### Requirement
Please resume the passage on eagle chick growth, picking up right after its final sentence and keeping its style.

+++ Document text

But as inferred, by the 6th week the chick is only a large glob with a big bill attached to an enormous belly and splaying legs and feet. Stubby little wing butts show but appear deformed, quite useless for housing the incredible flight panels that are about to appear almost overnight. And then it happens. The chick has literally full body weight but is grey with down and no feathers until the feather tracks, begin to reveal emerging brown feathers. Within a few days, about two more weeks, the body is all of a sudden that of an eagle. Long large wing bones seem to be sprouting as you view the bird.
Then as the 8th week approaches the downy grey chick has evolved into a fully statured and frequently standing eagle. But it is missing wings — but not for long. Within two weeks, now that the wing bones have grown down to full length, there is a place to hang the huge collection of wing primaries and secondaries. Their growth is so rapid that a standing eaglet frequently droops its wings since the developing feathers are so full of blood that the wing is very heavy. And the entire set of primary and secondary feathers is growing at the same time, each adjacent feather follicle is filled, about 3 inches in length, with the nourishing blood to grow the shaft and veins.
At this stage of growth, the eagles seem to be a bit more lethargic, probably an adaptation to not wanting to bang the developing follicles for risk of permanently damaging a feather. Each grows with the side protection of its neighboring feather. Then by the 11th and 12th weeks all that is left to do is reabsorb the blood and grow the last of the body feathers and outer leg covets. And of course exercise.
The exercise can be difficult to achieve or fun to watch, depending upon the practice area available at each nest. Those nests with open tops can offer the practicing eagles open space to jump around, pick up every little gust of wind to practice ‘helicoptering’ and the all important landings. Nests located down in the canopy with lots of surrounding branches offer less open areas for practice but may give more branches for gaining jumping experience.

++++++
+++ Records provided

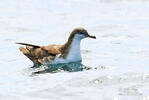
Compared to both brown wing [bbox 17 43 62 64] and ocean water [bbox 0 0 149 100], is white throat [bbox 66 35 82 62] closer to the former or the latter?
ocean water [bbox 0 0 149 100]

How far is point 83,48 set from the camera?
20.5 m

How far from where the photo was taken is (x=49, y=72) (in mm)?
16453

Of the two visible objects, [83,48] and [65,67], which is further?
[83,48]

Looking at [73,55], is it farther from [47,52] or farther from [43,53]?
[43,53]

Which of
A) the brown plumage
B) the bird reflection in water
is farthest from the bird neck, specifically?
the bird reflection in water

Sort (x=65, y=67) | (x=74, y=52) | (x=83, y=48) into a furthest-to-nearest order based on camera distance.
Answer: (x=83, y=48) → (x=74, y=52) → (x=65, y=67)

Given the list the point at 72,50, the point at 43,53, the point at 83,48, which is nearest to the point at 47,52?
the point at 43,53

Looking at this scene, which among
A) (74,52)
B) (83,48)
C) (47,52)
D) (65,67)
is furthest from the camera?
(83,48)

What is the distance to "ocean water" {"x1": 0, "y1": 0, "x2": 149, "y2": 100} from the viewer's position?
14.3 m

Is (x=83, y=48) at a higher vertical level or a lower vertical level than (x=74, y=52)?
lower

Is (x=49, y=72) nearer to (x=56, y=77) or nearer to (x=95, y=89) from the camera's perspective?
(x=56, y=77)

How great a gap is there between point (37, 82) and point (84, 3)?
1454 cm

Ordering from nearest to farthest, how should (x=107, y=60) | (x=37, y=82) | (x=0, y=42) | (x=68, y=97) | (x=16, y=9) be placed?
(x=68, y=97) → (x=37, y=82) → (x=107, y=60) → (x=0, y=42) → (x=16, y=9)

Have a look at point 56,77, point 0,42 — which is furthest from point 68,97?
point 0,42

++++++
+++ Records provided

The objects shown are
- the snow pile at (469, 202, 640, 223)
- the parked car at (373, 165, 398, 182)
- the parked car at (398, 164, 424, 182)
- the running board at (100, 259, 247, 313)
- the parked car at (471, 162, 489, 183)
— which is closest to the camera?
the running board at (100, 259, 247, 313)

++++++

### Exercise response
And all that invested experience is about to be put to the eaglet’s greatest test — its first flight — its fledging flight. In many wilderness areas the surrounding terrain is either water or dense tall forest. Certainly eagles can swim but that is not confidence building on a first flight nor conducive to getting a second flight. And the alternative of falling into the surrounding canopy and not being able to emerge is not a good option either. The important item on the first flight is a good landing, the reason for all that jumping around, the vertical flights with fancy footwork on landing etc. etc. — the two final weeks of exercise.
And, except for our city dwelling eagles, the urban and suburban birds that perhaps have some different new adjustments they are adapting to, the wilderness eagles fledge within a day or two of the 12 week period. Again, like the 3 days between eggs, the 35 days of incubation, the 12 week growing period is more striking by the universal small variation between pairs than for any range in these periods.
Abandonment: Our western eagles have evolved in the region of the greatest biological wonder on the continent — the salmon spawn. Our eagles, like our First Nations people, are creatures of the salmon. For over half the year salmon drive the eagles’ cycle, particularly the production of eagles, left to fend for themselves when the dead spawning carcasses are available along the coast in the millions of tons.
If you love — or even care for — our eagles, our bears, our orcas, or your neighbors, then you must care about the health of the sea and its ability to produce salmon. This is most certainly not assured today.